▶ [TEXTO PROPORCIONADO]:
Fabián Schunk, uno de esas víctimas, escuchó la condena contra su abusador sentado en la primera fila del tribunal. “Estamos contentos porque se le ha aplicado la pena máxima, pero ahora hay que avanzar en el encubrimiento. Pese a la gravedad de sus actos, Ilarraz actuó con total impunidad y la anuencia de las autoridades” de la Iglesia, dice Schunk a El PAÍS. Por eso, él y otros abusados llevan años pidiendo al papa Francisco que intervenga el arzobispado de Paraná, sin resultados. “En 2012, cuando se inicia el juicio, agotamos todos los canales formales e informales posibles para llegar al Papa. A través del nuncio de aquel momento, de periodistas, de cartas, con las pruebas del juicio canónico. Seguimos durante todos estos años y nunca tuvimos una respuesta”, lamenta.
La condena contra Ilarraz y la limpieza que Francisco realizó días atrás en la cúpula de la Iglesia chilena, donde el caso del cura pedófilo Fernando Karadimapuso al descubierto un cerrado pacto de silencio, dio ahora esperanzas a las víctimas argentinas. “Lo que motiva este pedido es que Francisco se haga cargo de todo esto, que dé al menos una palabra. Con una intervención a gran escala como hizo en Chile o con al menos un gesto hacia las víctimas, algo que manifieste su cercanía y su preocupación por lo que les ha pasado a estas personas”, dice José Francisco Dumoulín, un exsacerdote que tras dejar los hábitos promovió las causas judiciales por pedofilia en Paraná.

▶ [EJERCICIOS]:
A. Responda según el texto sobre la condena a Ilarraz:
(i) ¿Desde dónde escuchó Fabián Schunk la condena contra su abusador?
(ii) ¿En qué año se inicia el juicio, según Schunk?
(iii) ¿Qué promovió José Francisco Dumoulín tras dejar los hábitos?
B. ¿Concuerda cada afirmación con el texto sobre la condena a Ilarraz? Conteste sí o no y cite las palabras del texto que lo deciden.
(i) Schunk y otros abusados han pedido al papa Francisco que intervenga el arzobispado de Paraná.
(ii) Las víctimas obtuvieron una respuesta del Papa a sus pedidos.
(iii) Dumoulín sigue ejerciendo como sacerdote.
El material no tiene ningún papel en estas tareas.

▶ [DATOS PROPORCIONADOS]:
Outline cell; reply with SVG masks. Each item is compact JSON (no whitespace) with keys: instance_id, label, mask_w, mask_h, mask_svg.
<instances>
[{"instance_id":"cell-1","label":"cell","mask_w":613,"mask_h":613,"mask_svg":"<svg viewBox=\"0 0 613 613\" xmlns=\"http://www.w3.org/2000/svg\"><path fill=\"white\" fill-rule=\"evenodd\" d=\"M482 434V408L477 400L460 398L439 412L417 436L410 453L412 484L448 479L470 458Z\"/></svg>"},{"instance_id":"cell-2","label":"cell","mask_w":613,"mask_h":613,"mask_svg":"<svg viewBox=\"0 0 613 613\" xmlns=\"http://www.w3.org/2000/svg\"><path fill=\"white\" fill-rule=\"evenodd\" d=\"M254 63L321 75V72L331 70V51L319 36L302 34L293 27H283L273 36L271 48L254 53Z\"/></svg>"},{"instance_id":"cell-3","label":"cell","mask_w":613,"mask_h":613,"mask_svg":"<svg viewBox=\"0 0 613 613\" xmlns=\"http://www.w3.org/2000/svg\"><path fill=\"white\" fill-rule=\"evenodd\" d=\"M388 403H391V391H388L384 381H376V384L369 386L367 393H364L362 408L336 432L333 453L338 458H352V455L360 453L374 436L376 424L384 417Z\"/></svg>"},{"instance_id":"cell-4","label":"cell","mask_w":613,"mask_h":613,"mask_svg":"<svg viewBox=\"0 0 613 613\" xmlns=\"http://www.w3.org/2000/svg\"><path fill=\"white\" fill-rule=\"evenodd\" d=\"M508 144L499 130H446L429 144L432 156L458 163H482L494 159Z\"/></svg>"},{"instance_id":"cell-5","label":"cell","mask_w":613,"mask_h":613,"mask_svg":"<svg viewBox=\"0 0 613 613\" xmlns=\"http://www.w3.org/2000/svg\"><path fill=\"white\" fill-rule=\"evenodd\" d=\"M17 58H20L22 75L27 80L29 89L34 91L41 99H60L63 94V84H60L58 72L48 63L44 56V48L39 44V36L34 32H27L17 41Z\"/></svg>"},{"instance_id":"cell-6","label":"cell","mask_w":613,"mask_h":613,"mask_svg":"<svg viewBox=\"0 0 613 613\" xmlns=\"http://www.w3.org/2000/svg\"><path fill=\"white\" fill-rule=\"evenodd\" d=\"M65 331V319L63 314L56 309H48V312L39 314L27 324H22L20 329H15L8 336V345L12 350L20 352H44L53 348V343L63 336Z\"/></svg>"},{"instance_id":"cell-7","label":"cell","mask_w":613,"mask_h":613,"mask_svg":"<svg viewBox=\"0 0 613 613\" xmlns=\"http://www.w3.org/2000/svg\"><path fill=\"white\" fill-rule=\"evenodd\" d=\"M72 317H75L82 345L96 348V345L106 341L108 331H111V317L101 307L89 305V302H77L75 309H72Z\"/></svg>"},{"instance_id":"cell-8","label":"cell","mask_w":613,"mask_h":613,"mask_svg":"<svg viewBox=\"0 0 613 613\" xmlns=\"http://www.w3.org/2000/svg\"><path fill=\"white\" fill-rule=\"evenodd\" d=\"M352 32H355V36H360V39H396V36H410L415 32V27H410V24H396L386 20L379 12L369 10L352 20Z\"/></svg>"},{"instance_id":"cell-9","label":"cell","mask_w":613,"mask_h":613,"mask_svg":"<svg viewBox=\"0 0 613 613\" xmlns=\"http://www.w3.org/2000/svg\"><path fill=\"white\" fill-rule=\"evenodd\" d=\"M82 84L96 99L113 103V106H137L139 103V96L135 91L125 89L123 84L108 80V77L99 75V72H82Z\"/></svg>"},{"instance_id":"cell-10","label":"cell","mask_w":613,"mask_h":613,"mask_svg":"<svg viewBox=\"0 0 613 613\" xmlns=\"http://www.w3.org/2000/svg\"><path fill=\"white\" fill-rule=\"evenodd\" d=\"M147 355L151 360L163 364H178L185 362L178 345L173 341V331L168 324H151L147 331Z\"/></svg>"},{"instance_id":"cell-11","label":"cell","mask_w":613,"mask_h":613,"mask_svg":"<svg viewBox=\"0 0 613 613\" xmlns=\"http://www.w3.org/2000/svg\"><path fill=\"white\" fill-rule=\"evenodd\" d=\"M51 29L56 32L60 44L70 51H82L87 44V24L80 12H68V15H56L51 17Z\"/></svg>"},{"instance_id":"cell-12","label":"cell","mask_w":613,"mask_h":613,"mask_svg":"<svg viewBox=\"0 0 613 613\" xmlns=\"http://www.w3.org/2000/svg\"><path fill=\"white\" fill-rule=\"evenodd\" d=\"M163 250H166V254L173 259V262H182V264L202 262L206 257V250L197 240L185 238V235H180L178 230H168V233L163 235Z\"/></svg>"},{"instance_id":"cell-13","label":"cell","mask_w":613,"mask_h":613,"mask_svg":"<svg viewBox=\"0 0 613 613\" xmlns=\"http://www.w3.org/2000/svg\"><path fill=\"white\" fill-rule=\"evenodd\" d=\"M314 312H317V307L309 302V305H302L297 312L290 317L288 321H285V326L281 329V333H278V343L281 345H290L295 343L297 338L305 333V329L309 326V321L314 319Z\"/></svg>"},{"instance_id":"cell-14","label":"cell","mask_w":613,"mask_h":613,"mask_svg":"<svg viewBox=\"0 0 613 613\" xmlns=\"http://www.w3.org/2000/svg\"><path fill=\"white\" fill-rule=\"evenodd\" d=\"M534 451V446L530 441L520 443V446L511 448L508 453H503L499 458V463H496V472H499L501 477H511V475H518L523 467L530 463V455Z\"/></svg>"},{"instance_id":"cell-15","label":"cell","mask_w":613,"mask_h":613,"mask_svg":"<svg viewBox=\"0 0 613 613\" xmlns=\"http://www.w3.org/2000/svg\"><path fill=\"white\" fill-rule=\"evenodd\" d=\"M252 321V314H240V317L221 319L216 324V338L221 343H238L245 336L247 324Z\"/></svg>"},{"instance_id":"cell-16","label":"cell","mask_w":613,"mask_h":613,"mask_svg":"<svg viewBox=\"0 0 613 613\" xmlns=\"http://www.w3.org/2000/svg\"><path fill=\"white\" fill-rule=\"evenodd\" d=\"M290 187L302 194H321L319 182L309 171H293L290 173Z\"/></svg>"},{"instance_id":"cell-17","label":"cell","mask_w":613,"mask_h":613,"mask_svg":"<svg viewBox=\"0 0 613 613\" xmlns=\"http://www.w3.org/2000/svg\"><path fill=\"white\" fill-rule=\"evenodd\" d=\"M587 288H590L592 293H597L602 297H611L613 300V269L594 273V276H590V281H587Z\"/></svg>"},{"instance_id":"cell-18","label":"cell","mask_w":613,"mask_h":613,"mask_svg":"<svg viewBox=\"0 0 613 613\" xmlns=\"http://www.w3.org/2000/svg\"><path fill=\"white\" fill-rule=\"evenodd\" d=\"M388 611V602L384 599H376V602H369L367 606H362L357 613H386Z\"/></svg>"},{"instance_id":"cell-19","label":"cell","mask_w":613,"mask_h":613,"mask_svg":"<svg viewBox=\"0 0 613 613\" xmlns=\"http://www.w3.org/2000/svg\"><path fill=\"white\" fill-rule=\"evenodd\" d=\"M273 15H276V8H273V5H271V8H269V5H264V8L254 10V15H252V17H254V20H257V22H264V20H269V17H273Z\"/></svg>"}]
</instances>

▶ [RESPUESTAS NUMERADAS]:
A.
(i) Sentado en la primera fila del tribunal.
(ii) En 2012.
(iii) Las causas judiciales por pedofilia en Paraná.

B.
(i) Sí: «llevan años pidiendo al papa Francisco que intervenga el arzobispado de Paraná».
(ii) No: «nunca tuvimos una respuesta».
(iii) No: «un exsacerdote que tras dejar los hábitos».